That's a good point. I would say allow both or neither.

I'll present this point before the proper authorities...


----------



## Psion (Mar 26, 2003)

> * It is a free product, that will have "sons", a bit like Portable Hole Full of Beer and now its "issue 2", Portable Hole Full of Beer II.*




True, but by the same token, the RoE folks could put out there e-zine as a number of like-named modules, like Stygian: Blight in the Wilderness or Stygian: Pig in the City. (or whatever)


----------



## Skade (Mar 26, 2003)

Blacksway said:
			
		

> *You Tell Big Porkies! Its there twice (as is your review!) *




Yeah, I posted this before I was informed that the issues had been approved for reviews.  I should have deleted this when I did that.  Sorry.


----------



## Horacio (Mar 26, 2003)

Psion said:
			
		

> *
> 
> True, but by the same token, the RoE folks could put out there e-zine as a number of like-named modules, like Stygian: Blight in the Wilderness or Stygian: Pig in the City. (or whatever) *




Yup, they can do it. I don't see why not.

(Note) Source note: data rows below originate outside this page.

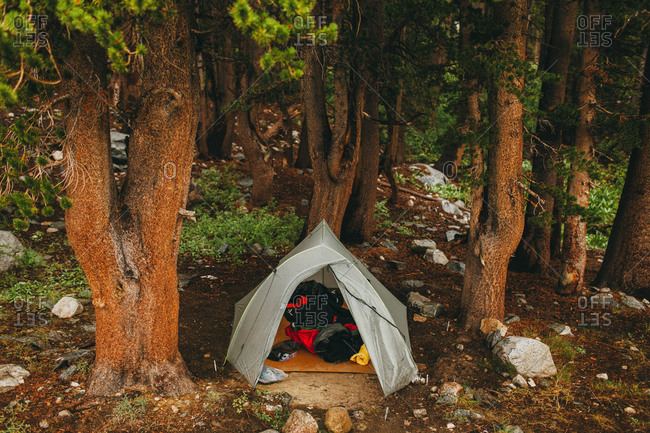 A campsite in the Sierra Nevada mountain range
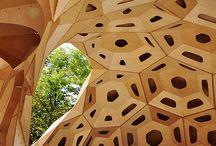ARQ - Pavilions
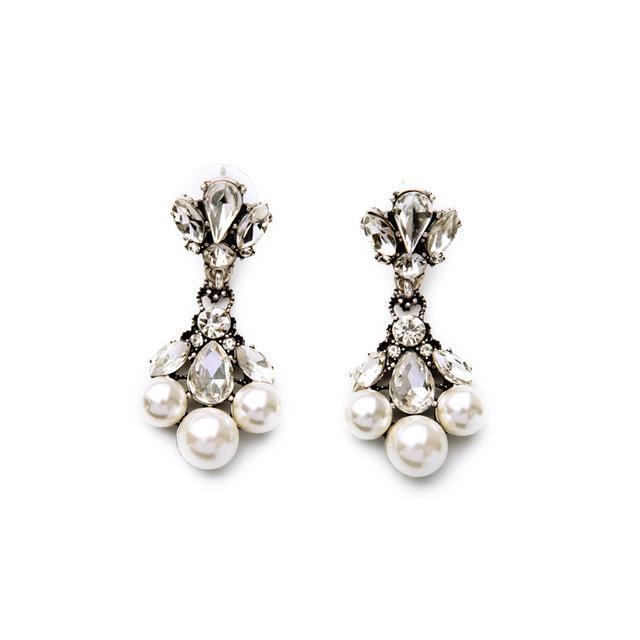 Elegant Faux Pearl Earrings earrings vintyjewelry
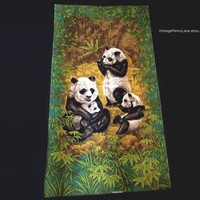 Vintage, Mid Century Printed Panda Bear Fabric Panel by Wesco-Reltex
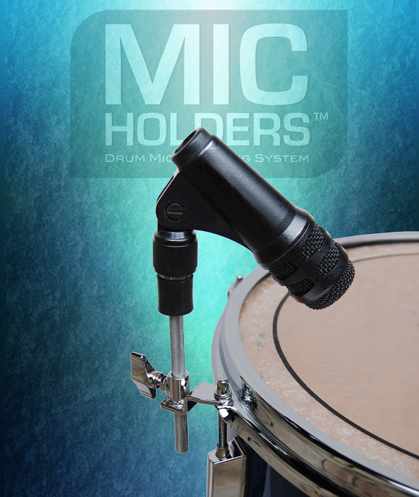 Billede af Mic Holders tomtom/lilletromme mikrofon holder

Again, what is the difference with Portable Hole and Son of Portable Hole? 

(BTW, Hound, sorry to pick Portable Hole as example. Take it as a praise, it is a product so good that nobody would think of putting it outside the reviews list...)


----------



## Psion (Mar 26, 2003)

Horacio said:
			
		

> *Yup, they can do it. I don't see why not.
> 
> Again, what is the difference with Portable Hole and Son of Portable Hole?
> *




Well, PHFOB has content more like a product vice periodical for one. It does not have much in the way of interviews, company news, or product reviews.


----------



## HellHound (Mar 26, 2003)

Horacio said:
			
		

> *
> 
> Yup, they can do it. I don't see why not.
> 
> ...




To end up saying exactly what was said by Alan, there is a difference between a periodical and a series of products. We do not include reviews except in jest, we don't include interviews, and all the items in a product are thematically linked. Since both Stygian and The Emerald Sage accept material that is NOT thematically linked to the core of the issue (at least according to your submission guidelines that were posted publically, you accept that up to a certain percentage of an issue will be theme-neutral).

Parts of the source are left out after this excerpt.